Portugal quer reparar 'tiro no pé' histórico contra judeus
Luiz Felipe de Alencastro
A notícia de que o governo português aprovou na última quinta-feira
(29) um decreto-lei regulamentando a concessão de nacionalidade
portuguesa, por naturalização, a descendentes de judeus sefarditas
(oriundos da península ibérica) expulsos de Portugal a partir do século
15, repercutiu no Brasil. O tema deve ter interessado muita gente. Foi
assunto, notadamente, de uma reportagem no "Jornal da Globo".
Em fevereiro do ano passado, o governo espanhol havia tomado uma medida
pioneira da mesma natureza. Como sublinharam os jornalistas da Globo,
milhões de brasileiros têm nomes de origem sefardita. Isto quer dizer
que todos poderiam pleitear a nacionalidade portuguesa? Não é bem assim.

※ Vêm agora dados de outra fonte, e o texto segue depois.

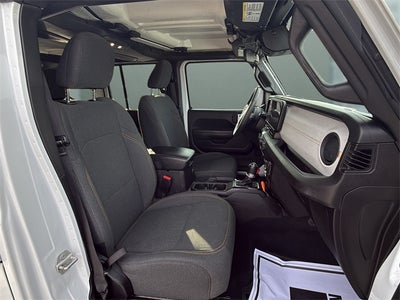 2024 Jeep Wrangler Willys 4xe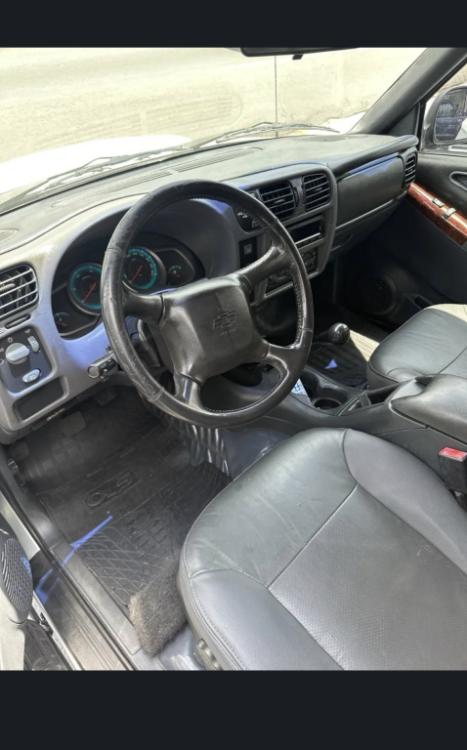 CHEVROLET S10 2.8 12V EXECUTIVE CABINE DUPLA  4X4 TURBO DIESEL, Foto 4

Excluindo os degredados, a maior parte dos judeus portugueses que
vieram para o Brasil colônia não foram propriamente "expulsos" de
território português. Até 1822, a América portuguesa era um território
sob a soberania lisboeta e seus habitantes continuavam sendo súditos da
Coroa de Portugal. Mesmo quando eram executados, torturados ou
extorquidos.
Teoricamente, a reparação visaria sobretudo os
portugueses (incluindo portanto os colonos do Brasil) judeus e
cristãos-novos --judeus convertidos a força ao catolicismo-- que fugiram
para outros países. Ou os brasileiros descendentes dos indivíduos que
foram diretamente atingidos pelos braços da Inquisição portuguesa. Será
preciso esperar a publicação do decreto-lei, no próximo mês de março,
para dirimir tais dúvidas.
Citada por alguns jornais para
calcular o número de descendentes de sefarditas ibéricos vivendo fora de
Portugal e da Espanha, a cifra de 3,5 milhões de indivíduos parece
bastante subestimada. A expulsão dos judeus e as perseguições aos
cristãos novos têm sido regularmente condenadas em Portugal. Quase
sempre a crítica se fundamenta na perda de capitais e de cérebros que
tal medida causou. A ponto de se atribuir o subdesenvolvimento de
Portugal à repressão praticada pela Inquisição.
Já em 1643, o
padre Antônio Vieira escrevia ao rei d. João 4º para criticar a
incoerência econômica da política régia: "Verdadeiramente é
dificultosíssima de entender a razão de Estado de Portugal porque, sendo
um reino fundado todo no comércio, lança os seus mercadores para os
reinos estranhos...". Vieira se referia aqui aos comerciantes judeus ou
cristãos novos forçados a deixar Portugal.
Num comentário sobre o
decreto lei publicado na semana passada num jornal lisboeta, um
internauta português escreveu, na mesma linha do padre Antônio Vieira:
"é a reparação possível de um dos maiores tiros no pé que Portugal deu
ao longo de sua história, para além de um ato de justiça".
Ao
anunciar o decreto lei, a ministra da Justiça de Portugal, Paula
Teixeira da Cruz, mencionou as "infelizes razões históricas" a que a
medida se relaciona. Partindo desta interpretação, outras vozes se
levantaram em Portugal, e na Espanha, para que fossem também
reconhecidas as iniquidades praticadas contra os muçulmanos ibéricos
massacrados, escravizados ou expulsos dos dois países nos séculos 15 e
16.
Ficou faltando ao governo de Portugal declarar que deplorava
ainda as "infelizes razões históricas" que fizeram o país proceder à
escravização e deportação maciça de africanos para as Américas, durante
mais de três séculos. Principal coautor desta imensa tragédia entre 1822
e 1850, o Brasil deveria se associar à eventual declaração portuguesa.